Her name was Ayako.
She was the first person I ever kissed, the first person I ever held hands with, and the last girl I ever dated.
Hair jet black, bangs straight across, tall and slender in our standard school uniform. We were 13 years old riding the bus together. We always ended up having the same classes in the city, always played the same sports and got on the same team. Bashful, always smiling and sat next to me at lunch without asking if she could. She was Japanese American, born in San Diego but her father got transferred over to Okinawa. We were the odd combination, I had the worst English speaking skills and she was rapping Dr. Dre songs, but couldn’t order correctly from the cafeteria menu.
I had my set of friends, the same people I grew up with and the same routine. Ayako was the hurricane that not only changed my life, but also changed how I saw females. It started off with lunch, then it progressed to sitting next to each other on the bus, and then she started sleeping over. She wrote me notes during the classes we were away from each other, professing how much she liked me. At 13, the only thing I could think of was friendship wise. It never struck me as odd, but even more so, she never struck me as odd.

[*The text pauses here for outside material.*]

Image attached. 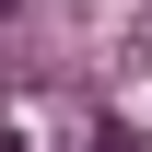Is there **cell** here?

The day of school came where we would enter our summer break. Ayako asked what my plans were. “I’m not going to the states this year, I asked dad if I could stay here instead” I said with a smile. It wasn’t that I did want to see my family, it was because I wanted to see Ayako. The summer friendship turned into a summer romance for me. I started looking at her with attraction, and started caring about how I looked around her. She wrote a note on my door one morning:
KC,
meet me at the beach, there’s something I want to tell you
love, Aya.
I raced down to the beach, a million things were racing toward my mind. I didn’t know if she wanted to stop talking to me, or if she realized how I was looking at her while she was changing in my bedroom. As soon as I got to the sand, she yelled my name. I walked over with my heart inside my throat and my skin was on fire. She took her hand and brushed it across my cheek, then she pushed my bangs from my eyes so I could lock into hers. “There’s something I’ve been wanting to do ever since I saw you” she said. She got on her tippy toes and leaned in to kiss me. As we were kissing, my heart combusted. I wanted to keep kissing her, be with her, and never be away from her. She pulled away from me and rubbed her face against mine, “I love you.”

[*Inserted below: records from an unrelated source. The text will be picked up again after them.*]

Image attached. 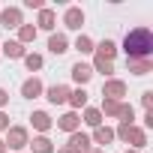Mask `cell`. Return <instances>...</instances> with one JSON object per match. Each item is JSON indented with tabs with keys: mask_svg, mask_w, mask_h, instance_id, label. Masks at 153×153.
<instances>
[{
	"mask_svg": "<svg viewBox=\"0 0 153 153\" xmlns=\"http://www.w3.org/2000/svg\"><path fill=\"white\" fill-rule=\"evenodd\" d=\"M78 51H90V42L87 39H78Z\"/></svg>",
	"mask_w": 153,
	"mask_h": 153,
	"instance_id": "8fae6325",
	"label": "cell"
},
{
	"mask_svg": "<svg viewBox=\"0 0 153 153\" xmlns=\"http://www.w3.org/2000/svg\"><path fill=\"white\" fill-rule=\"evenodd\" d=\"M78 21H81V15H78V12H69V27H81Z\"/></svg>",
	"mask_w": 153,
	"mask_h": 153,
	"instance_id": "ba28073f",
	"label": "cell"
},
{
	"mask_svg": "<svg viewBox=\"0 0 153 153\" xmlns=\"http://www.w3.org/2000/svg\"><path fill=\"white\" fill-rule=\"evenodd\" d=\"M6 54H12V57H18V54H21V45H15V42H9V45H6Z\"/></svg>",
	"mask_w": 153,
	"mask_h": 153,
	"instance_id": "52a82bcc",
	"label": "cell"
},
{
	"mask_svg": "<svg viewBox=\"0 0 153 153\" xmlns=\"http://www.w3.org/2000/svg\"><path fill=\"white\" fill-rule=\"evenodd\" d=\"M60 126H63V129H72V126H75V117H72V114H66V117H63V123H60Z\"/></svg>",
	"mask_w": 153,
	"mask_h": 153,
	"instance_id": "30bf717a",
	"label": "cell"
},
{
	"mask_svg": "<svg viewBox=\"0 0 153 153\" xmlns=\"http://www.w3.org/2000/svg\"><path fill=\"white\" fill-rule=\"evenodd\" d=\"M72 75H75V78H78V81H87V78H90V69L78 63V66H75V69H72Z\"/></svg>",
	"mask_w": 153,
	"mask_h": 153,
	"instance_id": "3957f363",
	"label": "cell"
},
{
	"mask_svg": "<svg viewBox=\"0 0 153 153\" xmlns=\"http://www.w3.org/2000/svg\"><path fill=\"white\" fill-rule=\"evenodd\" d=\"M114 54V45L111 42H102V57H111Z\"/></svg>",
	"mask_w": 153,
	"mask_h": 153,
	"instance_id": "9c48e42d",
	"label": "cell"
},
{
	"mask_svg": "<svg viewBox=\"0 0 153 153\" xmlns=\"http://www.w3.org/2000/svg\"><path fill=\"white\" fill-rule=\"evenodd\" d=\"M150 48H153V36H150L147 27H138V30H132V33L126 36V51H129V57H147Z\"/></svg>",
	"mask_w": 153,
	"mask_h": 153,
	"instance_id": "6da1fadb",
	"label": "cell"
},
{
	"mask_svg": "<svg viewBox=\"0 0 153 153\" xmlns=\"http://www.w3.org/2000/svg\"><path fill=\"white\" fill-rule=\"evenodd\" d=\"M24 93H27V96H36V93H39V84H36V81H27V84H24Z\"/></svg>",
	"mask_w": 153,
	"mask_h": 153,
	"instance_id": "5b68a950",
	"label": "cell"
},
{
	"mask_svg": "<svg viewBox=\"0 0 153 153\" xmlns=\"http://www.w3.org/2000/svg\"><path fill=\"white\" fill-rule=\"evenodd\" d=\"M48 99H51V102H63V99H66V90H63V87H51V90H48Z\"/></svg>",
	"mask_w": 153,
	"mask_h": 153,
	"instance_id": "7a4b0ae2",
	"label": "cell"
},
{
	"mask_svg": "<svg viewBox=\"0 0 153 153\" xmlns=\"http://www.w3.org/2000/svg\"><path fill=\"white\" fill-rule=\"evenodd\" d=\"M15 21H18V15H15V12H6V15H3V24H9V27H15Z\"/></svg>",
	"mask_w": 153,
	"mask_h": 153,
	"instance_id": "8992f818",
	"label": "cell"
},
{
	"mask_svg": "<svg viewBox=\"0 0 153 153\" xmlns=\"http://www.w3.org/2000/svg\"><path fill=\"white\" fill-rule=\"evenodd\" d=\"M51 51H54V54H60V51H66V42H63L60 36H54V39H51Z\"/></svg>",
	"mask_w": 153,
	"mask_h": 153,
	"instance_id": "277c9868",
	"label": "cell"
}]
</instances>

She traced her hand down my arm to interlock her hands with mine. I stood there, licking my lips and feeling her skin touching mine. I never said ’ I love you back’, I didn’t have to say anything at all - she already knew I loved her. Our romance only lasted through the summer, she ended up moving back to California before our freshman year began. I always wondered if we grew up in the era of e-mail and Myspace maybe we would have stood a chance. But I come across her name sometimes when I log on to Facebook, I pretend I don’t see it. She was my first and my last, and I kind of want to keep it that way. But I do miss her taste.
"I've been thinking with my guts since I was fourteen years old, and frankly speaking, between you and me, I have come to the conclusion that my guts have shit for brains."